We spoke with Craig Statchuk, Big Data Architect at IBM, to learn more about the responsibilities of data architects. Below, Craig discusses the pros and cons of his job, how the data architect position has changed over time, and his advice for students interested in becoming data architects.
Q: WHAT ARE THE TOP PROS AND CONS OF YOUR JOB?
A: The good part is you start most days in the new big data world. This includes everything within the role of a big data architect – someone who fulfills the needs of the entire enterprise beyond IT. In effect, this role is about taking care of more users in more places. Therefore, the pro is that most days you’ll start with a clean slate. You may not know what the day holds for you, but by lunchtime, you’ll have a long list of things to work on, to create, and hopefully resolve in a short period of time. There’s a lot of value placed on immediate results. Instead of, “let’s come up with a great design or a great, long-term vision necessarily,” it’s more like, ‘I want to see the answers now.”

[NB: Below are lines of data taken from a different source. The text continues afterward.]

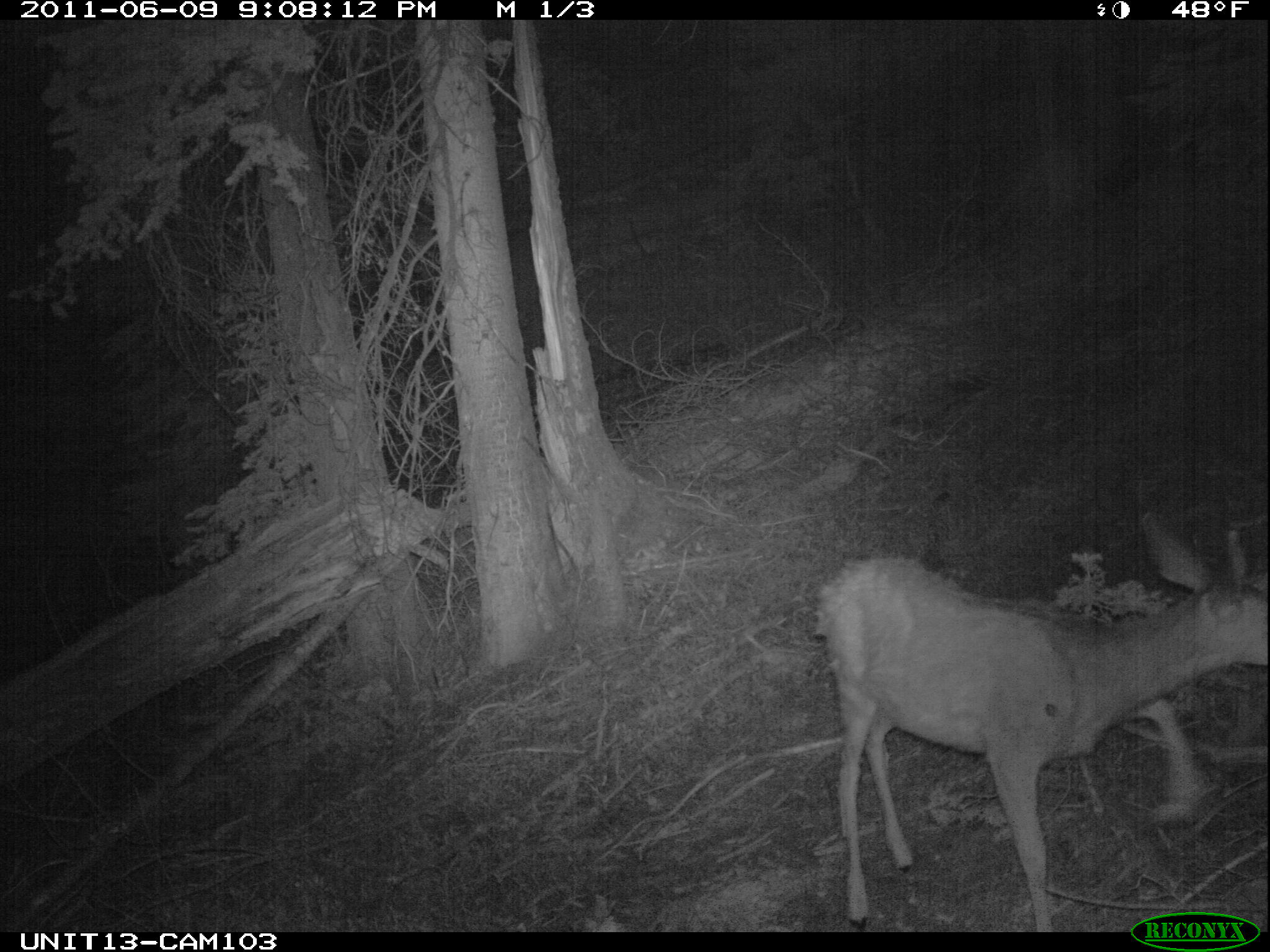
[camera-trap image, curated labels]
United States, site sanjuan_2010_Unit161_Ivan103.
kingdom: Animalia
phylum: Chordata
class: Mammalia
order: Artiodactyla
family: Cervidae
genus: Odocoileus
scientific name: Odocoileus hemionus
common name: mule deer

The con is that it doesn’t quite work that way. You have to keep the long-term vision in place because you’ll see more and more of the same kinds of questions and the same requests. So the architecture that allows you to respond quickly to a wide variety of questions will serve you very well.
There’s a tendency to do things quick and easy, but the truth is you need time to think and really plan, and time is a scarce resource in a typical workday. So finding time to think about what you’ve done right and how to move forward is really the secret to doing the job well. But right now, it’s the push and a pull that makes the job difficult.
Q: IS IT CHALLENGING TRYING TO BALANCE SHORT-TERM AND LONG-TERM NEEDS?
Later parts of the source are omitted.